10/08/2006 | rombarbar

Nature Physics 2, - p361 (2006)

In 1929, John Slater published a paper entitled "The Theory of Complex Spectra", in which he applied the emerging mathematics of quantum theory to the physics of complex multi-electron atoms. Among papers published in the Physical Review family of journals over the past century, Slater's paper now ranks 1,853rd in terms of citations — somewhat lower than might be expected, perhaps, for a landmark in the development of quantum mechanics. All physicists know Slater's name because of this paper, which introduced the 'Slater determinant' for many-body wavefunctions. Why doesn't the citation count reflect this?
We may now have an answer for Slater's paper as well as for other 'classic' papers that the citation count apparently undervalues. It seems there is a better way to use citations in judging the importance of a paper. The key idea, fittingly enough, has emerged out of the technology for searching the World Wide Web.
Google is the world's favourite search engine, largely because of the algorithm it uses to rank web sites by relevance and quality. If you search on keywords, Google ranks sites, in part, according to whether they contain those words, and how they appear on the page. But a page also scores more highly if lots of other pages have links to it, effectively 'voting' for it as being useful. Votes from more highly ranked sites count more. Google scores sites highly if they receive lots of votes from other highly ranked sites.
This circular definition expresses the self-consistency that important pages catch the interest not only of other pages, but of other important pages. Calculating this measure — its 'Google number' — turns out to be equivalent to finding an eigenvector of a matrix reflecting the links between pages.
Clearly this idea might be applied to any network, including that of research papers linked by citations, which is what Pu Chen and colleagues have now done for papers in Physical Review. The Google idea implies that important papers should not only garner lots of citations, but citations from other important papers. To calculate Google numbers, Chen and colleagues used a database of Physical Review citations for 353,268 articles published from 1893 to 2003. Their results reveal some fascinating discrepancies between crude citation rankings and the more sophisticated Google measures (http://arXiv.org/abs/physics/0604130).

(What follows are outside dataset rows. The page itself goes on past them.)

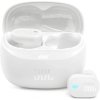 JBL Tune Buds 2 White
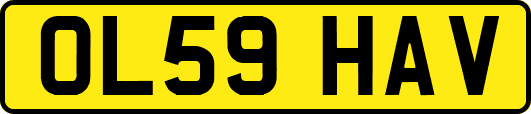 OL59HAV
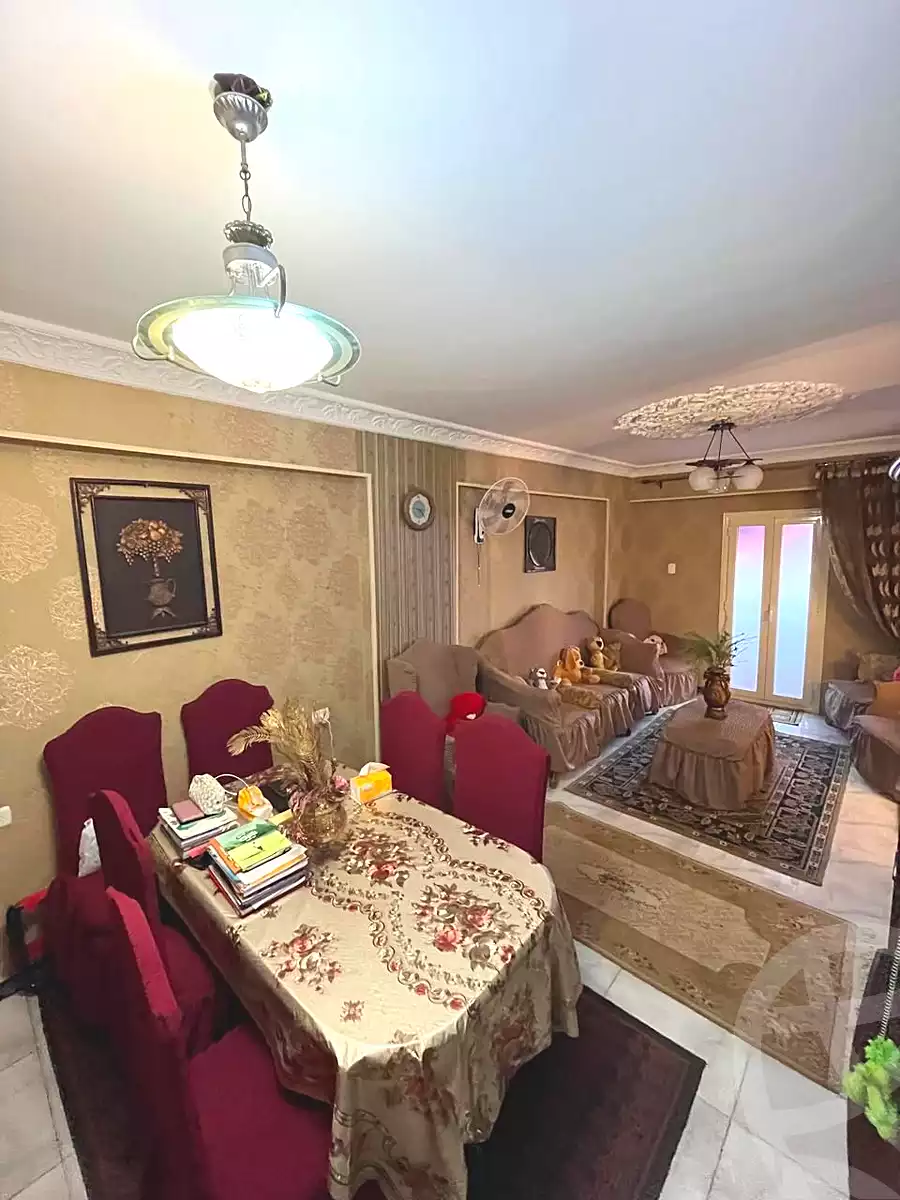 https://aqarmap.com.eg/en/listing/6727232-for-sale-alexandria-moharram-bey-bwlynw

For example, the famous 1944 paper of Lars Onsager, in which he reported the solution of the two-dimensional Ising model, ranks only 55th in terms of citations, but rises to 6th in the Google ranking. This change reflects the fact that papers referring to Onsager's work turned out to be exceptionally important themselves. What about Slater's paper? Ranked 1,853rd purely in terms of citations, it jumps to number 10 in the Google ranking, for similar reasons. The Slater determinant slipped into common usage and into a number of other papers that went on to become classics. Today, this paper gets few direct references, but scores points indirectly in Google terms as others papers that cited it long ago continue to accrue new citations.
So the citation count really is a blunt instrument, as we may have long suspected. There's a better way. One can hope that those who assess scientific output will begin to use it.